- [TRECHO FORNECIDO]:
No outro extremo estavam os indígenas, cujos planos civilizatórios perpassavam os trabalhos

compulsórios prestados aos colonos e à Coroa, bem como os escravos – principalmente os

importados do continente africano. Os primeiros só tiveram o direito legal de participarem da vida

política da Colônia a partir das leis de liberdade dos índios, publicadas entre 1756 e 1759. Os

escravos, por causa das características assumidas pela escravidão moderna, jamais tiveram tal

possibilidade. Num plano intermediário estavam os brancos, libertos e mestiços pobres, que eram

excluídos da participação de cargos políticos e de distinções sociais, como as honrarias provindas

da Coroa. Estes eram segregados quer pelo trabalho que exerciam, quer pelo sangue que corria em

suas veias. A pureza de sangue era a condição sine qua non para a ocupação de cargos políticos e

religiosos, mas além do sangue havia a “distinção de classe, discriminando, igualmente, quem

tivesse defeitos mecânicos, ou seja, o exercício de trabalho manual pelo indivíduo, seus pais, ou

seus avós, considerado também envilecedor” (MELLO, 1989, p. 26).

- [MATERIAL FORNECIDO]:

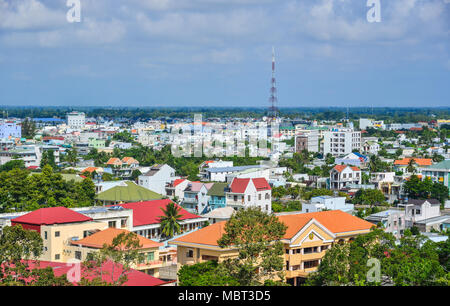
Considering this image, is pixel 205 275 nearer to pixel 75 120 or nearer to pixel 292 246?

- [DESCRIÇÃO DA TAREFA]: Transcreva sem alterações a parte do trecho sobre a sociedade colonial que vai de "suas veias. A" até "1989, p. 26).", incluindo essas palavras.

- [RESPOSTA]:
suas veias. A pureza de sangue era a condição sine qua non para a ocupação de cargos políticos e

religiosos, mas além do sangue havia a “distinção de classe, discriminando, igualmente, quem

tivesse defeitos mecânicos, ou seja, o exercício de trabalho manual pelo indivíduo, seus pais, ou

seus avós, considerado também envilecedor” (MELLO, 1989, p. 26).